The motion judge found that the Release was unenforceable because there was evidence that an improvident bargain had been struck. In reaching this conclusion, she found that the improvident bargain was established by the concealment of non-arm’s length lenders, numerous illegal charges levied by the appellants on the mortgages, and borrowing costs incurred by the respondent which were manifestly unfair.

In the respondent’s oral argument, it was noted that the appeal materials were silent on the unconscionability of the mortgage scheme. The respondent stated that it was not necessary for the motion judge to make findings on this issue and a trial judge at a later proceeding is not bound by the motion judge’s findings regarding the mortgage scheme.

The Court saw no error in the motion judge’s reference to the mortgage scheme and no risk of inconsistent findings. There was no confusion about the nature of the order that was being made. Being unsuccessful on the motion meant that the appellants were disentitled from raising the issue of the Release at trial. It did not prohibit the parties from making arguments about the mortgage scheme.

3. No.

The Court did not accept the appellants’ submission that the motion judge misapprehended material evidence in her unconscionability analysis.
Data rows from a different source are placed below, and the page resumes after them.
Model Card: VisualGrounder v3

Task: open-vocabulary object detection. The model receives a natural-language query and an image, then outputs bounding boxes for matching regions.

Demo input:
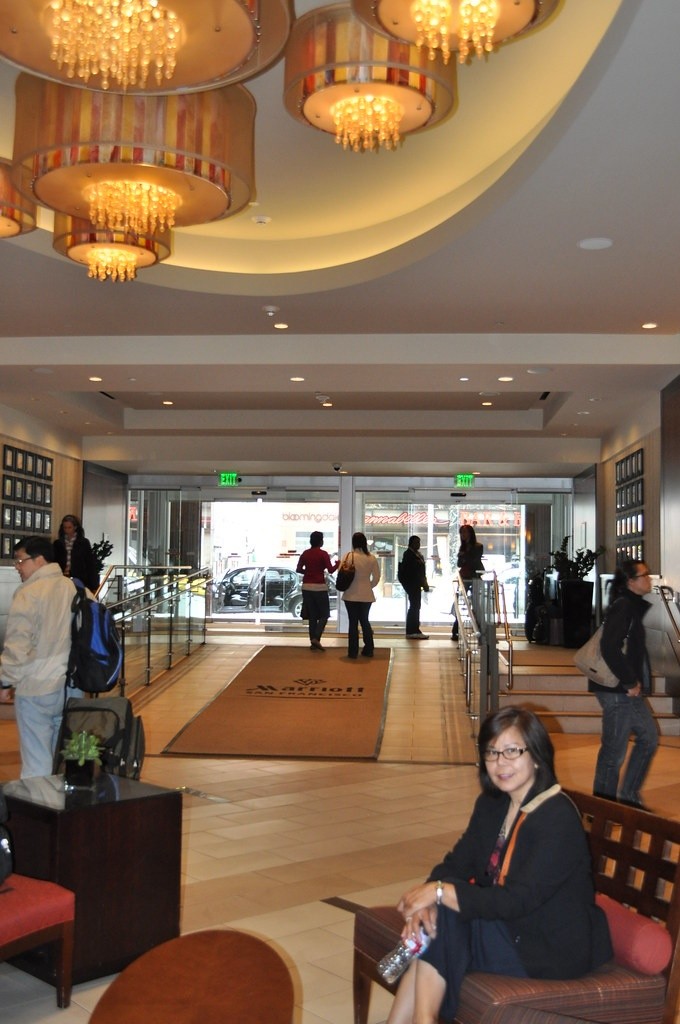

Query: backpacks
[51,695,145,780]
[66,578,124,694]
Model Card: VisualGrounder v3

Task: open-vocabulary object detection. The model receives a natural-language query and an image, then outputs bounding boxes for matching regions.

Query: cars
[213,565,339,620]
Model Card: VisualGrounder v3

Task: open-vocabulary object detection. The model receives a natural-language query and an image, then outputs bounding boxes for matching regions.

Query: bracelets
[436,881,442,904]
[0,684,12,689]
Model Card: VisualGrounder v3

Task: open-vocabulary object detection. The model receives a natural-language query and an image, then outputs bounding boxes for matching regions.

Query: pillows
[593,890,673,976]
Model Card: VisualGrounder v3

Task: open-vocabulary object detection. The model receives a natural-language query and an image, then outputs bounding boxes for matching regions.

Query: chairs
[86,926,304,1024]
[0,873,75,1008]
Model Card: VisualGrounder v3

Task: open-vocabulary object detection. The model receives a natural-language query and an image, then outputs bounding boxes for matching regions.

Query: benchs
[353,785,680,1024]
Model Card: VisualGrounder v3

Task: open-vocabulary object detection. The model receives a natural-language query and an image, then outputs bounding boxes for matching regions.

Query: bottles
[375,925,430,984]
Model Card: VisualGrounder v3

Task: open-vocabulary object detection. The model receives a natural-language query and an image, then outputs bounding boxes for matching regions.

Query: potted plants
[60,731,106,785]
[548,534,606,648]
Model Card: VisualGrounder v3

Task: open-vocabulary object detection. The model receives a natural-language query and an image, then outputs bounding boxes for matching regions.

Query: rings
[406,916,412,921]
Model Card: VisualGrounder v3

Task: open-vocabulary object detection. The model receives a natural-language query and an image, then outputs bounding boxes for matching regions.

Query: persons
[296,531,341,651]
[399,535,429,638]
[588,559,658,826]
[53,514,97,593]
[387,706,612,1024]
[450,524,485,641]
[0,536,82,779]
[338,532,380,658]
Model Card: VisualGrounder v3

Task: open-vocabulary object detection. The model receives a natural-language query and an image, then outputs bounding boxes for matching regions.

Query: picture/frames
[614,449,645,566]
[0,444,54,559]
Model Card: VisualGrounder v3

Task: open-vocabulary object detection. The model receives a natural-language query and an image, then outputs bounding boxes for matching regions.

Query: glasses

The motion judge’s reasons are thorough and careful. They did not reveal any errors in her treatment of evidence.


Canadian Tire Corporation, Limited v. Eaton Equipment Ltd., 2025 ONCA 543

[Madsen J.A.]

Counsel:

S.M, acting in person and as representative for the appellants/moving parties, Eaton Equipment Ltd., Intellectual Inventive Inc., Citrus Grove Mortgageco Ltd., Appslack Ltd., Appakiss Ltd., and Appnatty Ltd

No one appearing for the appellants/moving parties

C. Pendrith and J.L. Kuredjian, for the respondent/responding party, Canadian Tire Corporation, Limited

Keywords: Contracts, Torts, Fraud, Fraudulent Misrepresentation, Conversion, Breach of Fiduciary Duty, Knowing Receipt, Knowing Assistance, Unjust Enrichment, Civil Procedure, Documentary Discovery, Norwich Orders, Appeals, Limitations Act, 2002, S.O. 2002, c. 24 Sch. B., Rules of Civil Procedure, r. 61.16(1), Akagi v. Synergy Group (2000) Inc., 2015 ONCA 771, Amphenpol Canada Corp v. Sundaram, 2019 ONCA 932, City of Toronto v. Polai, [1970] 1 O.R. 483 (C.A.), GEA Group AG v. Flex-N-Gate Corporation, 2009 ONCA 619 , Gemeinhardt v. Babic, 2016 ONSC 4707, Mitsui & Co. Ltd. v. Nexen Petroleum UK Ltd., [2005] 3 All E.R. 511, Norwich Pharmacal Co. v. Customs and Excise Commissioners, [1974] A.C. 133 (H.L.)., Rogers Communications Inc. v. Voltage Pictures. LLC, 2018 SCC 38, Seismotech IP Holdings Inc. v. Ecobee Technologies ULC, 2024 FCA 205

Facts:

Canadian Tire Corporation, Limited (“CTC”) contracted with Servantage Dixie Sales Canada Inc. (“Dixie”) to administer a product repair program, which Dixie subcontracted to the appellants. Between 2015 and 2018, CTC discovered that nearly all repair billings submitted by the appellants were fraudulent, resulting in over $3.2 million in improper payments. CTC sued for damages related for fraud and was granted summary judgment. The appellants sought to set aside this order and seek summary judgment in their own favour. The appellants also requested to have a motion scheduled in Superior Court to seek further disclosure from CTC’s non-party insurers under a “Norwich-Type” order.

Issues:

Is it appropriate to grant a Norwich order on a motion as a part of the appeal process?

Holding:

Motion dismissed.

Reasoning:

No.

Norwich orders are an equitable pre-trial remedy to help a rights holder in the face of apparent wrongdoing: Norwich Pharmacal Co. v. Customs and Excise Rogers, Communications Inc. v. Voltage Pictures, LLC., Amphenpol Canada Corp v. Sundaram, Seismotech IP Holdings Inc. v. Ecobee Technologies. The jurisprudence does not suggest a Norwich order to be available on a motion within the appeal process. Accordingly, the Court found that it was inappropriate to seek such relief at this stage in the proceeding, holding that the time to request the production of insurance policies and documents related to any insurance claim was during the trial process, not on an appeal.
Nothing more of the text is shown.